Thuistezien 235 — 14.04.2021

Melle Kromhout & Gabriel Paiuk
Musical Material


Our conceptions of art and music are in constant flux. Some of us have had an ‘aha’ moment when we listened to a piece of music for the first time and thought ‘I didn’t know music could be this way, but I love what I’m hearing!’. And we’ve all probably had moments we’re we’ve gone ‘I can’t believe people like this! It sounds like noise, garbage etc etc to me…’. If we take a wider perspective, we can also notice how these different opinions about what is and isn’t music or art also change not only across generations, but also can change very drastically across different cultures and eras of cultural creation.

In the event ‘Musical Material #5’, part of the ongoing event series organised in collaboration between Rewire and West, Peter Bruyn investigates the question of when something is music or noise in the conversation that he moderates between Melle Kromhout and Gabriel Paiuk. Each of the two speakers has a foot in music creation and music academia, their interests lying in the ambiguity created at the intersection between ‘music’ and ‘noise’. And as part of their respective work, they both share an interest in the question of how electronic sound reproduction has influenced these questions.

In some ways it should be an easy question to answer to some extent. When a music reproduction device malfunctions we usually consider it to be failing, and that the sounds it produces as a result of these failures are undesired ‘noise’. But yet, some creators relish some of these glitches and unintended by-products of audio reproduction, and often they have consciously chosen to utilize them in their work. Musical works that have appropriated such sounds have become successful and loved pieces of music. Some of them changed the face and direction of music in trailblazing ways. There’s almost definitely music that you listen to and enjoy, which in some form or other uses ‘noise’ in a pleasing way.

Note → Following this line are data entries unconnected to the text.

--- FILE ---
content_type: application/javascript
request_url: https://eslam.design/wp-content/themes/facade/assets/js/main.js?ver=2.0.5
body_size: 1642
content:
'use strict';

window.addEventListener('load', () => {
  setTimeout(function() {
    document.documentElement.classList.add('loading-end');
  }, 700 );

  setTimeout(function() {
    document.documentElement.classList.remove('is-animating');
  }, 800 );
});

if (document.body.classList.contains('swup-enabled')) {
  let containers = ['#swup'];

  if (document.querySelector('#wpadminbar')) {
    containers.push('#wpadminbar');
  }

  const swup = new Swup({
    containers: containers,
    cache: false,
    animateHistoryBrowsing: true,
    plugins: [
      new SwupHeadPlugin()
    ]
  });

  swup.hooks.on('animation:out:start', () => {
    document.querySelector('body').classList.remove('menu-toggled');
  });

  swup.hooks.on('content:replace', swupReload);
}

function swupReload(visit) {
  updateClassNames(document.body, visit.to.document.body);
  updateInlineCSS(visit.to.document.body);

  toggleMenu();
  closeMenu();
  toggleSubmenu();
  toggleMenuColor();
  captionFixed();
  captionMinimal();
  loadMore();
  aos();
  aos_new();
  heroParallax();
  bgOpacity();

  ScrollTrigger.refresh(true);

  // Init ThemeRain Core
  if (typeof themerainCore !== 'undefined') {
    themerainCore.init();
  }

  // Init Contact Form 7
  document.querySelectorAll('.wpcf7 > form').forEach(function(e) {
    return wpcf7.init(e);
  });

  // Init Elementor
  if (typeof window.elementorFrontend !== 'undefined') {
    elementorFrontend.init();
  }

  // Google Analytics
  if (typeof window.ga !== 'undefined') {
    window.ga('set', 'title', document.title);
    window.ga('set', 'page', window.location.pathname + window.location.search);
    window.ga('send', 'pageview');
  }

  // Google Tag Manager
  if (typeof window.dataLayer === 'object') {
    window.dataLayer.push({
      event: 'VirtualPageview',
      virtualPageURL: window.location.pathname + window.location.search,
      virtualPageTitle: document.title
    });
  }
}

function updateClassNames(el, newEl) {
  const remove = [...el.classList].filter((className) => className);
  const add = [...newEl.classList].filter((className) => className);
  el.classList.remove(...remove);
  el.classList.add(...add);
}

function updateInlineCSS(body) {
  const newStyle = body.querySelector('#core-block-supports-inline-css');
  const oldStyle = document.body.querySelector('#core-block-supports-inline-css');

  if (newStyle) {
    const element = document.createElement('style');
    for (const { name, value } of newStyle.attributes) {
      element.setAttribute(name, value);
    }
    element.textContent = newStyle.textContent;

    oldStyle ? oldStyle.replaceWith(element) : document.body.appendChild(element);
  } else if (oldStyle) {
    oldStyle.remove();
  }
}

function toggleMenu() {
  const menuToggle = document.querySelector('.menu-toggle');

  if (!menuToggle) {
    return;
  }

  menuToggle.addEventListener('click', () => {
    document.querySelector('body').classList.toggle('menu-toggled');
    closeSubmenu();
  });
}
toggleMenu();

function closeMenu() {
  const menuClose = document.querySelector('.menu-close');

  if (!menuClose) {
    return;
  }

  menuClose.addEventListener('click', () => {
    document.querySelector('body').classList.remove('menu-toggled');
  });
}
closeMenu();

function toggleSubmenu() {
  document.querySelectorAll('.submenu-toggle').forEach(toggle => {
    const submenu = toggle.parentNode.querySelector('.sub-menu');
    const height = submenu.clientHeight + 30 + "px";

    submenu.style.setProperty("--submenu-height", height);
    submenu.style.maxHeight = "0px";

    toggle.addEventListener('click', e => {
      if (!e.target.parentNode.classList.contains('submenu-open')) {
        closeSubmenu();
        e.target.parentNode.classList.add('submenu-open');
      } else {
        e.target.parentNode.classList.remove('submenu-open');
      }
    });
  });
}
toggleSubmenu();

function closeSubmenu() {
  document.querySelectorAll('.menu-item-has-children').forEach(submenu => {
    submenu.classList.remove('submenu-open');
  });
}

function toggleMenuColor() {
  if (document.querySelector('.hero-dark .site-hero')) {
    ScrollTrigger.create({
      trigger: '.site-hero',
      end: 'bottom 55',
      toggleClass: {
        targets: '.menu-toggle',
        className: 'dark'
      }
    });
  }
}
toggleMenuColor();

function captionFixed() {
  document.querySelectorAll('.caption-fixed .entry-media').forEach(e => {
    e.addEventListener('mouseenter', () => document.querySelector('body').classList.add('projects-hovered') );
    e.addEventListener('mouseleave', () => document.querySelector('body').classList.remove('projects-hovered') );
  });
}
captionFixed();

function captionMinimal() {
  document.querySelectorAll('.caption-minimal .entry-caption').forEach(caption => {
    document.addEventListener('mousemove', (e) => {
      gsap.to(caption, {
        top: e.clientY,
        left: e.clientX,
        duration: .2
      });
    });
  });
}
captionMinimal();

An interesting example of a desirable noise that we enjoy without knowing it is that of ‘dithering’, which Melle Kromhout refers to in the conversation. Dithering is a process of adding low volume noise into a digital recording when converting it from a higher bit-resolution (used when recording and editing music), into a lower bit-resolution (which most playback devices can accommodate). Counter-intuitively, this added noise helps remove unwanted noisy side-effects that would otherwise emerge from this quantization process. So if you’ve ever listened to a CD-quality audio recording, you’ve probably unwittingly at least appreciated the clarity that the dithering noise offered the audio. In a somewhat similar way, ‘comfort noise’ is used in some telecommunication systems: Instead of allowing complete silence between pauses in a conversation or between words broadcast over a telecommunication, a gentle noise is often added into the pauses by the system, partly to show the people in the communication that the line hasn’t cut out.

Or another strange example is that of musical distortion, as utilised most obviously by electric guitar players. Early amplification systems relied on tubes, which when pushed to their limits, inevitably distorted the sound they were meant to only amplify. This meant that the sound of the amplified electric guitar often was at the precipice of distorting. Soon, Western popular music culture found this to be an appealing sound. The Rolling Stones’ 1965 hit ‘Satisfaction’ is based around the iconic opening distorted electric guitar riff. The sound was created with the aid of the now legendary Maestro Fuzztone guitar pedal, an electronic device whose only purpose is to distort the sound of an electric guitar. Link Wray’s 1958 track ‘Rumble’ is an earlier example of a distorted amplified electric guitar, and it had such a shocking effect on some listeners that it became the only instrumental single ever banned from radio in the United States. As the story goes, guitarist Link Wray achieved his raucous distorted sound on the single by ripping holes into the speakers of the amplifier he was using. For many listeners, including Bob Dylan and Iggy Pop, the intense distorted guitar sound proved a pivotal musical stimulus that informed much of their careers.

So when is it noise and when is it music? Peter Bruyn puts this question to his two speakers: two individuals who based on their backgrounds should be perfect candidates for offering us some clarity in the issue. Yet drawing the lines between music and noise, or at least desirable and undesirable noise, is something the two of them seemed quite unwilling to do, as we see them shirking the responsibility of clarifying the issue. Afterall, their work sits in the crux of these areas, and is excited by these areas. Delineating clear lines in these questions will probably take away from much of the magic of their work. They also acknowledge that any clear answer they may give will probably prove unsatisfying to themselves, and will understandably prove highly contentious. Who knows, if they gave an answer as to what they consider noise, maybe subsequent musicians might happen to make that ‘noise’ into a meaningful force of their future music and prove them wrong.

Yet, Kromhout and Paiuk’s conversation makes for a fascinating journey through many of the subtle and complex ways we can look at the ideas of music, noise, art or not. They share with us many of the observations that they have discovered from their respective work, showing us how much our conception of music is coloured by sound reproduction technology, and how to a large extent we probably all feel a mix of desire for and also aversion toward the idea of ‘noise’.